**Required task A**
Please repeat the rows exactly, covering the stretch from the line containing "From the image, would" through the end of the rows, both ends included.

··· Selected excerpt

EEP's investment thesis is a little bit different than that of the parent company. And the way we look at EEP in the family is that it is more of a yield vehicle, so the yield here is in the 6.5% range. At yesterday's closing, it's a little bit more than that. But the key thing is yield with tax deferral makes this a very attractive investment opportunity for investors. Our history, again, is very stable distributions and proven growth in distributions over time. We have, by and large, what we think to be low-risk business assets or assets in our business mix inside the partnership, and again, I want to hit on this because it's a very important distinguishing characteristic for our partnership, that very strong general partner.
I'm going to change gears a little bit here for a minute and talk about long-term fundamentals. And the reason really for this is we inside Enbridge, for as long as I've been with the company, have always taken a very careful approach to long-range planning, strategic planning, long-range planning, whatever term you want to use. This company is always very much focused on long-term fundamentals in North America, around the world, what does that mean to supply and demand inside the continent, regionally, what does that mean for transportation opportunities, very much focused on where our pipeline solution is going to be required now and in the future. And that's how we plan for the business. And so we look at long-term fundamentals like U.S. energy consumption, as shown here, from the EIA. And what is certainly clear from this chart is oil, no surprise to anybody in this room, oil and natural gas are a big part of the U.S. energy picture going into the future. And so these 2 areas are the centerpiece businesses inside of Enbridge Energy Partners.
If you look a little closer at oil supply, and this -- just to understand what the chart on the left is, it's showing crude imports and crude production. It doesn't pick up NGL production or refined products imports. And what you see here is an interesting development, and we'll talk about what this means in terms of our assets and the investment opportunities that we have in front of us in Steve Wuori's section in a little while. But certainly, you see growth in domestic supply. A few years ago, you would've thought I was crazy if I put that up there, but certainly, with the growth in the Bakken, the Eagle Ford, the Niobrara, especially Utica, certainly the Marcellus, other areas where you've got either crude oil windows or wet gas windows, you see growth in the United States and in oil production. Imports, though, are going to remain a very important part of the U.S. oil picture in the future. And we couldn't ask as a country for a better trading partner than Canada. And the oil sands resource that Canada has been blessed with is a tremendous source of oil for United States. We can't lose sight of that relative to other regions of the globe.
The other key fundamental on this slide is electricity generation and the sources for that. You see, of course, coal, gas, nuclear power and renewables. And what I want to focus on here just for a moment is natural gas. We get asked a lot, but we're heavily an oil business. We have a large natural gas component as well. Sometimes people ask us, why do you have the gas component inside of EEP? And it's because we are truly a long-term believer that natural gas is the critical bridging fuel and a long-term fuel for North America. Whether it's for power generation, maybe for transportation down the road, it is an important energy source for the Enbridge Energy Partners to be a part of. And so that's why we have the gas business inside of EEP.

······

**Required task B**
Reproduce the stretch of the Enbridge presentation excerpt from "The other key" through "inside of EEP.", word for word.

··· Source records

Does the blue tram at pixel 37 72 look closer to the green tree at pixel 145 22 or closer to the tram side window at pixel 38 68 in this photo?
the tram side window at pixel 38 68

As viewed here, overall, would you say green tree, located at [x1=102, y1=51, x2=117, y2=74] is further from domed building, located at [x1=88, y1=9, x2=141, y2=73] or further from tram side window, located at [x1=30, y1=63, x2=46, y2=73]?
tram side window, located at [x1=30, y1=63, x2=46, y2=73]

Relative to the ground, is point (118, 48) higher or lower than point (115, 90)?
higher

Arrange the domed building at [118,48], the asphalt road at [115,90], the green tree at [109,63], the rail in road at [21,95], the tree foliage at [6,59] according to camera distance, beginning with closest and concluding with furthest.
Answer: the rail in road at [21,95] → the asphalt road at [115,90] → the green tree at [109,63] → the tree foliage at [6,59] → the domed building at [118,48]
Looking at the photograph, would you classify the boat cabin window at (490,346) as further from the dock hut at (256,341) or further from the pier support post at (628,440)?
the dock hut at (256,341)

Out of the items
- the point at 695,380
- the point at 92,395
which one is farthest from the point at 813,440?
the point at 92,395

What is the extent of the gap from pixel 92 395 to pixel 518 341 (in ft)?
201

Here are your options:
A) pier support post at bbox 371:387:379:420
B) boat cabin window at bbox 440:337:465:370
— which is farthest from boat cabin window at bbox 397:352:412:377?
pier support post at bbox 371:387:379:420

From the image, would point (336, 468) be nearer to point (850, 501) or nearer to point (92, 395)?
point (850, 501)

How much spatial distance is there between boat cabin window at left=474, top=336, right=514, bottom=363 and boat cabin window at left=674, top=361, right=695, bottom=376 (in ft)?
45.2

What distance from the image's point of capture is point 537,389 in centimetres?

······

**Worked solution A**
From the image, would point (336, 468) be nearer to point (850, 501) or nearer to point (92, 395)?
point (850, 501)

How much spatial distance is there between boat cabin window at left=474, top=336, right=514, bottom=363 and boat cabin window at left=674, top=361, right=695, bottom=376 (in ft)?
45.2

What distance from the image's point of capture is point 537,389 in centimetres?

**Worked solution B**
The other key fundamental on this slide is electricity generation and the sources for that. You see, of course, coal, gas, nuclear power and renewables. And what I want to focus on here just for a moment is natural gas. We get asked a lot, but we're heavily an oil business. We have a large natural gas component as well. Sometimes people ask us, why do you have the gas component inside of EEP? And it's because we are truly a long-term believer that natural gas is the critical bridging fuel and a long-term fuel for North America. Whether it's for power generation, maybe for transportation down the road, it is an important energy source for the Enbridge Energy Partners to be a part of. And so that's why we have the gas business inside of EEP.